あっ、カンダさん、コタニさんが逃げようとしてるから捕まえといて。


「別に、霊や魂とかの話ではないぞ?

 簡単に言えば、出回っては困る品物だからだ」

「困る、ですか?」

「そう。知っているかな? 魔法に禁忌魔法という物がある事を」


知ってます。って言うか、最近改造して使ってます。

他にもヤバいのを2つほど聞いてしまってます。使えませんが。


「それの魔法道具版だと思えば判りやすいだろう」

「じゃあヤバい物じゃないですか!」

「おっと、脅かしすぎたか。そんな物もあるが、実は大半は使えない物なんだよ」

「ヤバくて使えないんですか?」

「そうじゃない。

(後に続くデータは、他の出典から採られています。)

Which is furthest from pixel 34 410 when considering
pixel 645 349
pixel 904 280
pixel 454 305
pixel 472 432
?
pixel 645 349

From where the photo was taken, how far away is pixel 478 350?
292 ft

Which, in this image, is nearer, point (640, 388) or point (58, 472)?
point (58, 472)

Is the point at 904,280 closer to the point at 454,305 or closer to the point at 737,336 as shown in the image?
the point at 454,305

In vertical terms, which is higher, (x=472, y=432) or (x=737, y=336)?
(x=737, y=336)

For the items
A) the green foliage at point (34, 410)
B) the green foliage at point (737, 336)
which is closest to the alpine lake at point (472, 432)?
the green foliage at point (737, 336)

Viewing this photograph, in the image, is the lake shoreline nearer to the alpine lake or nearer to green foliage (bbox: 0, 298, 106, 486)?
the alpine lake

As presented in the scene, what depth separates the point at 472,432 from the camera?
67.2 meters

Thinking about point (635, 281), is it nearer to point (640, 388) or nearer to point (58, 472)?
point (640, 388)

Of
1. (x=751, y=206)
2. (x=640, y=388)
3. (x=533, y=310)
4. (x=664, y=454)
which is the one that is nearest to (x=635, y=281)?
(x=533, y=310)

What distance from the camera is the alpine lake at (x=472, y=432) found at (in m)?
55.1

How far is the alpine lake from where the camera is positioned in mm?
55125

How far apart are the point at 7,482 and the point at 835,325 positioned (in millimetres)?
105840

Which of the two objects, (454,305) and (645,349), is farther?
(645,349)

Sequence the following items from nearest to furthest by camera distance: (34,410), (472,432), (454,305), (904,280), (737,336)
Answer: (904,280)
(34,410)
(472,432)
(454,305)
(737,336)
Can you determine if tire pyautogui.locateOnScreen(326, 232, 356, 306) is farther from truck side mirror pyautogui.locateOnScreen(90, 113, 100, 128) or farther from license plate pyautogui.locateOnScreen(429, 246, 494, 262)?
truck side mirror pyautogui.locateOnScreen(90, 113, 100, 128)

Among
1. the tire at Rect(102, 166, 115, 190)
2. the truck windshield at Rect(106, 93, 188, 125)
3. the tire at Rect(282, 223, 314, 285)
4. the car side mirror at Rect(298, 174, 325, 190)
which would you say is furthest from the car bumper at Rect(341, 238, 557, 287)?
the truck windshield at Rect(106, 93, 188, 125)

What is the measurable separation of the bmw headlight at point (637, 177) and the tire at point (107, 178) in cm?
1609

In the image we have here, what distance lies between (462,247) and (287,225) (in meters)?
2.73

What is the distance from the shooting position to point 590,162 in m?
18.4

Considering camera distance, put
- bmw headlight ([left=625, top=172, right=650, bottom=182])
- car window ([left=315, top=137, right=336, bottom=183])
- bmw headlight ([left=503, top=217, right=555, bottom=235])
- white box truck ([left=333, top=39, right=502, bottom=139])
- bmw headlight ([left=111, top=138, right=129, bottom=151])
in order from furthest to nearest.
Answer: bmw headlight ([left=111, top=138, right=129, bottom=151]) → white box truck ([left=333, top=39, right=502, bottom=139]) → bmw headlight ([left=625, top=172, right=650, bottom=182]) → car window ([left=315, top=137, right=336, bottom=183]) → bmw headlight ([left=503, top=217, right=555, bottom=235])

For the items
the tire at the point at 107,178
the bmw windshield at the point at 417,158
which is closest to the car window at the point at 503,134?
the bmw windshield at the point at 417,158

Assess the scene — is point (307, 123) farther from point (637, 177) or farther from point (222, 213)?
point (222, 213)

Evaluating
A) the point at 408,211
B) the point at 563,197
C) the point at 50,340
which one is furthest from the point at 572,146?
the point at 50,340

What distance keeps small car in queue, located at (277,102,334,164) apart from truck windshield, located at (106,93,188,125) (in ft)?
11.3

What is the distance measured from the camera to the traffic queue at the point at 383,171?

使えれば便利なのだが、制御出来る人間が居ないというだけの事だ」


俺の飛翔の靴のような物か。

アレも確か、使えないからって売れ残ってたんだよね。


「つまり、そういう物を宝物庫に入れて管理していると」

「そういう事だ」

「で、それを俺に褒美として渡すんですね?」

「何も知らない人間は、宝物庫にあった魔法道具を貰ったってのは凄い褒美に聞こえるだろ?」

「実際はいわく付き商品大放出ですけどね……」

「適当に見繕えと言ったのはそっちだろう? 見繕ったのがここの品物なのだよ。

 問題は無いだろ?」


くっ! やはりこの王様は曲者だわ。

反論できない!

いい加減な事を言うんじゃなかった……。